* **STATED GOAL**: Reproduce the records below in full and exactly, without their images.

* **Source data**:

::::

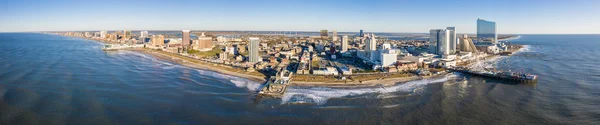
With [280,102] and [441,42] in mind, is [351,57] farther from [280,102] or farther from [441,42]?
[280,102]

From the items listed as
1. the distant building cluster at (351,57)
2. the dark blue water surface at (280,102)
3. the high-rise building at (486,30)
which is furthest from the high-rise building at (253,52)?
the high-rise building at (486,30)

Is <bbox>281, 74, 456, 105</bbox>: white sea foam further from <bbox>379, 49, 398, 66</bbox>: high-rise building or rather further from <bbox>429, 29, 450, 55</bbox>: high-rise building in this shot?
<bbox>429, 29, 450, 55</bbox>: high-rise building

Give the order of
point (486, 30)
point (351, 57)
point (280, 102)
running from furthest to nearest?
point (486, 30) → point (351, 57) → point (280, 102)

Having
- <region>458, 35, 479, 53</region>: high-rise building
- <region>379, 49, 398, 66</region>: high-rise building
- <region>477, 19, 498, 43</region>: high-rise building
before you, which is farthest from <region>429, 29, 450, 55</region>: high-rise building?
<region>477, 19, 498, 43</region>: high-rise building

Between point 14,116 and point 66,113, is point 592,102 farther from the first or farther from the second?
point 14,116

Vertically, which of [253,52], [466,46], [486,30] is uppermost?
[486,30]

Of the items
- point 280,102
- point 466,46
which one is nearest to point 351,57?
point 466,46
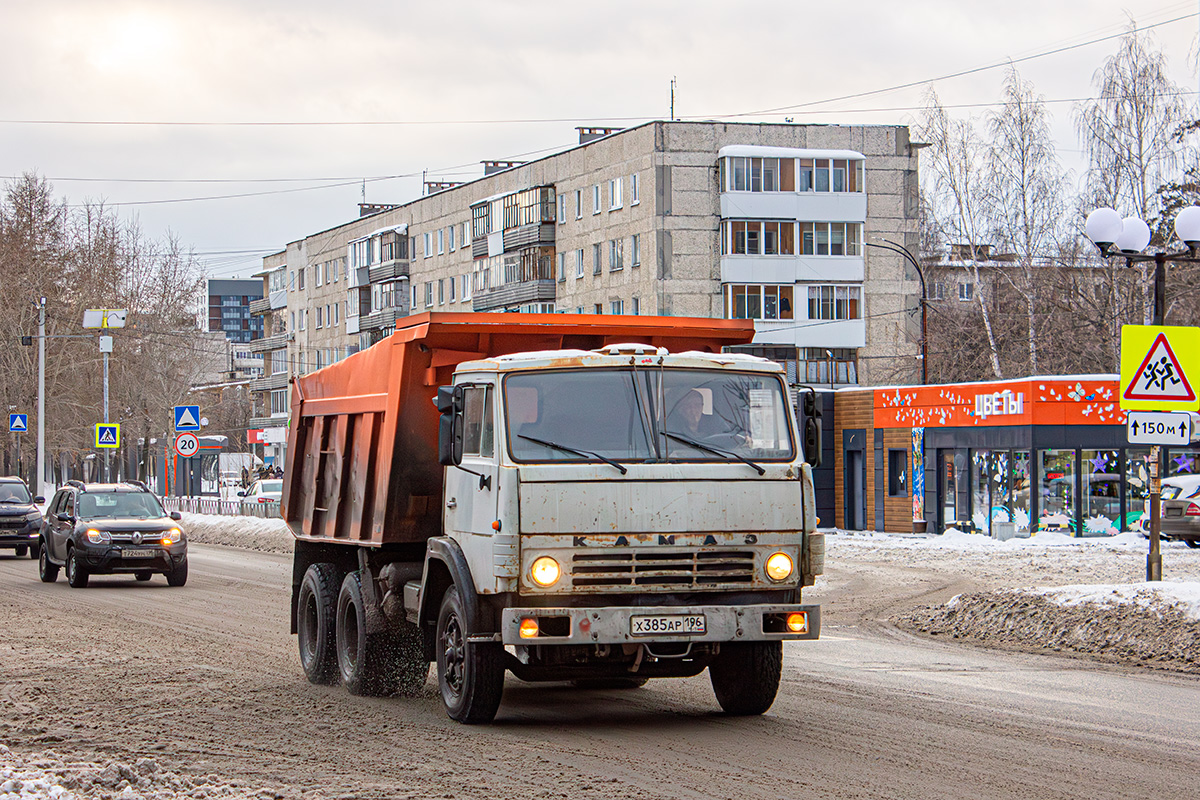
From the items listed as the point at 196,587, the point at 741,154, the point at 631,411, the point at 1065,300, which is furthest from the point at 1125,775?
the point at 741,154

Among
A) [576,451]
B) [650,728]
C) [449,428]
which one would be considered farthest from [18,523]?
[576,451]

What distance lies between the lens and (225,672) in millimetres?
13156

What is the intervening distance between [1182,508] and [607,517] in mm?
24870

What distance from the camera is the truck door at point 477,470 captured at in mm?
9422

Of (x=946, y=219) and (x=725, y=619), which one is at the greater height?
(x=946, y=219)

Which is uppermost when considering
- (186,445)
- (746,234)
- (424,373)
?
(746,234)

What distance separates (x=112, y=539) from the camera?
23875 mm

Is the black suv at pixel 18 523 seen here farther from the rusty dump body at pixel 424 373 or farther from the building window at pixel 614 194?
the building window at pixel 614 194

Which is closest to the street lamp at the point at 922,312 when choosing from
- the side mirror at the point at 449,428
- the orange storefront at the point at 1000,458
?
the orange storefront at the point at 1000,458

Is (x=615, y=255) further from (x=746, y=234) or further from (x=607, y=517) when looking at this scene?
(x=607, y=517)

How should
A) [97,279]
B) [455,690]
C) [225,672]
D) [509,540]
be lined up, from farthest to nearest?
[97,279], [225,672], [455,690], [509,540]

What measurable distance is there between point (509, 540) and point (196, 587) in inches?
632

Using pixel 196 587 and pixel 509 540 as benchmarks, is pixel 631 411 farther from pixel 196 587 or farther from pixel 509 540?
pixel 196 587

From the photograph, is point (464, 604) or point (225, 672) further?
point (225, 672)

::::

* **WORKED ANSWER**:
With [280,102] and [441,42] in mind, is [351,57] farther from [280,102] or farther from [441,42]?
[280,102]

From the items listed as
1. the distant building cluster at (351,57)
2. the dark blue water surface at (280,102)
3. the high-rise building at (486,30)
which is furthest from the high-rise building at (253,52)?
the high-rise building at (486,30)

Is <bbox>281, 74, 456, 105</bbox>: white sea foam further from <bbox>379, 49, 398, 66</bbox>: high-rise building or rather further from <bbox>429, 29, 450, 55</bbox>: high-rise building in this shot?
<bbox>429, 29, 450, 55</bbox>: high-rise building

Give the order of
point (486, 30)
point (351, 57)
point (280, 102)
running from furthest to nearest?
point (486, 30) → point (351, 57) → point (280, 102)

Having
- <region>458, 35, 479, 53</region>: high-rise building
- <region>379, 49, 398, 66</region>: high-rise building
- <region>477, 19, 498, 43</region>: high-rise building
before you, which is farthest from <region>429, 29, 450, 55</region>: high-rise building?
<region>477, 19, 498, 43</region>: high-rise building

Between point 14,116 and point 66,113, is point 592,102 farther from the first or farther from the second?
point 14,116

Vertically, which of [253,52], [466,46], [486,30] is uppermost?
[486,30]

Of the items
- point 280,102
- point 466,46
which one is nearest to point 351,57?
point 466,46
From the items listed as the point at 196,587, the point at 741,154, the point at 631,411, the point at 1065,300, which is furthest from the point at 1125,775?
the point at 741,154

Among
A) [576,451]
B) [650,728]
C) [449,428]
which one would be considered farthest from [18,523]?
[576,451]

What distance lies between the lens and (225,672) in millimetres?
13156

What is the intervening distance between [1182,508] and [607,517] in mm?
24870

What distance from the camera is the truck door at point 477,470 captured at in mm?
9422

Of (x=946, y=219) and (x=725, y=619), which one is at the greater height?
(x=946, y=219)

Which is uppermost when considering
- (186,445)
- (746,234)
- (424,373)
?
(746,234)

What distance separates (x=112, y=539) from the camera?
23875 mm

Is the black suv at pixel 18 523 seen here farther from the rusty dump body at pixel 424 373 or farther from the building window at pixel 614 194?
the building window at pixel 614 194

Which is closest to the street lamp at the point at 922,312 when choosing from
- the side mirror at the point at 449,428
- the orange storefront at the point at 1000,458
?
the orange storefront at the point at 1000,458

Is (x=615, y=255) further from (x=746, y=234) or further from (x=607, y=517) when looking at this scene?
(x=607, y=517)

How should
A) [97,279]
B) [455,690]
C) [225,672]
D) [509,540]
be lined up, from farthest to nearest?
[97,279], [225,672], [455,690], [509,540]

What measurable distance is there between point (509, 540) and point (196, 587) in inches?
632

Using pixel 196 587 and pixel 509 540 as benchmarks, is pixel 631 411 farther from pixel 196 587 or farther from pixel 509 540?
pixel 196 587

From the photograph, is point (464, 604) or point (225, 672) further?
point (225, 672)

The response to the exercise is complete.